Пером и чернилами давно никто не пользовался, кончик пера погнулся, а чернила высохли; он вынужден был встать, чтобы налить в чернильницу несколько капель воды; при этом он останавливался и присаживался два или три раза, а писать ему пришлось обратной стороной пера. Время от времени он стирал со лба пот.
Рука его дрожала. Медленно написал он несколько строк. Вот они:
«Козетта, благословляю тебя. Я все тебе объясню. Твой муж был прав, когда дал мне понять, что я должен уйти; хотя он немного ошибся в своих предположениях, но все равно, он прав. Он превосходный человек. Люби его крепко и после моей смерти. Господин Понмерси, всегда любите мое возлюбленное дитя. Козетта, здесь найдут это письмо, и вот что я хочу тебе сказать, ты узнаешь все цифры, если у меня хватит сил их вспомнить; слушай внимательно, эти деньги действительно твои. Вот в чем дело: белый гагат привозят из Норвегии, черный гагат привозят из Англии, черный стеклярус ввозят из Германии. Гагат легче, ценнее, дороже. Во Франции можно так же легко изготовлять искусственный гагат, как и в Германии.
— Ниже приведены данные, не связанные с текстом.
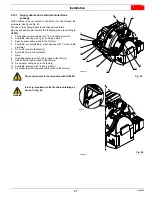 Preview for 29 page of Riello RS 120/EV LN Installation, Use And Maintenance Instructions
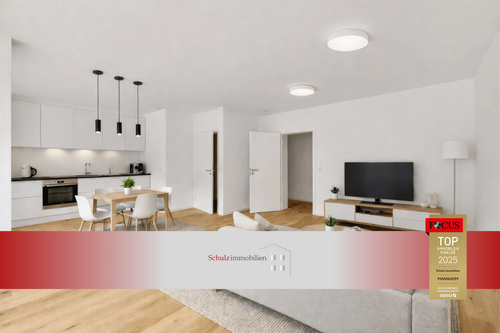 Foto - Wohnung zum Kaufen in Mannheim 369.000,00 € 87 m²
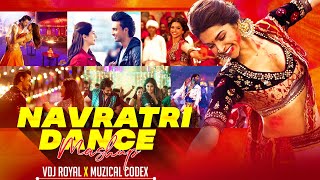 Navratri Mashup Dance Nonstop 2023 | VDj Royal | Best Of Dandiya Garba Songs | Latest Garba Mashup
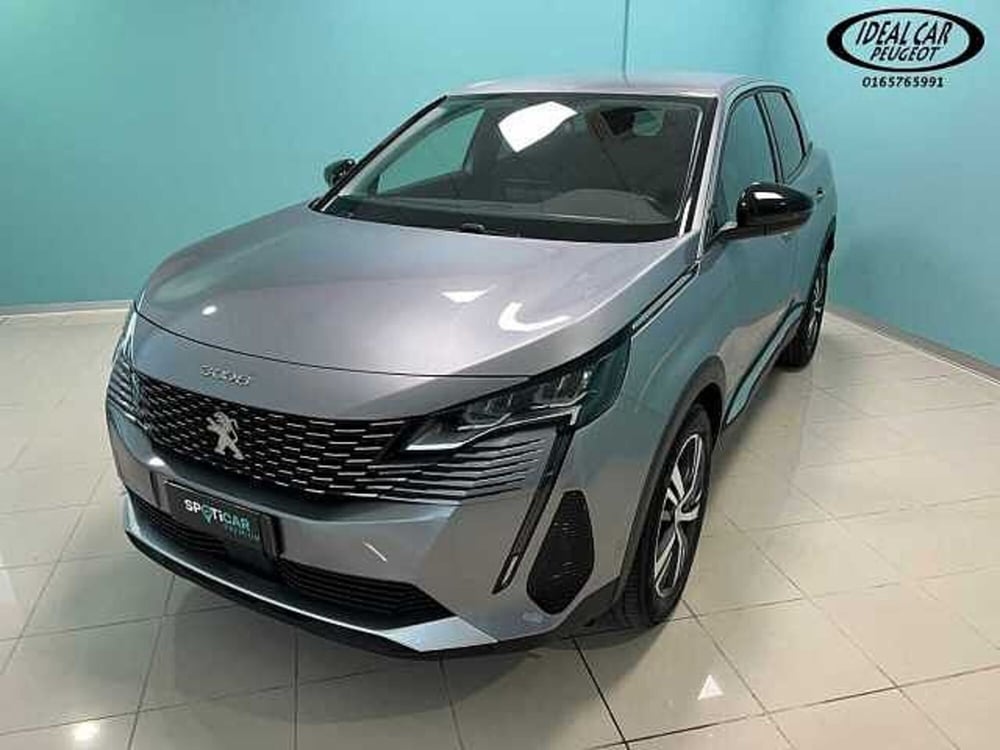 Peugeot 3008 usata a Aosta (3)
Для этого нужна маленькая, в два квадратных дюйма, наковальня и спиртовая лампа, чтобы плавить воск. Когда-то воск делался из смолы и сажи и стоил четыре франка фунт. Я изобрел состав из камеди и скипидара. Это намного лучше и стоит только тридцать су. Серьги делаются из фиолетового стекла, которое прикрепляют этим воском к тонкой черной металлической оправе. Стекло должно быть фиолетовым для металлических украшений и черным – для золотых, Испания их покупает очень охотно. Там любят гагат…»
Здесь он остановился, перо выпало у него из рук, короткое, полное отчаяния рыдание вырвалось из самых глубин его существа. Несчастный обхватил голову руками и задумался.
«О! – вскричал он мысленно (и это была жалоба, услышанная одним только богом), – все кончено. Я больше не увижу ее. Она словно улыбка, на мгновение озарившая мою жизнь. Я уйду в вечную ночь, даже не поглядев на Козетту в последний раз. О, только бы на минуту, на миг услышать ее голос, коснуться ее платья, поглядеть на нее, на моего ангела, и потом умереть! Умереть легко, но как ужасно умереть, не повидав ее! Она улыбнулась бы мне, сказала бы словечко. Разве это может причинить кому-нибудь вред? Но нет, все кончено, навсегда. Я совсем один. Боже мой, боже мой, я не увижу ее больше!»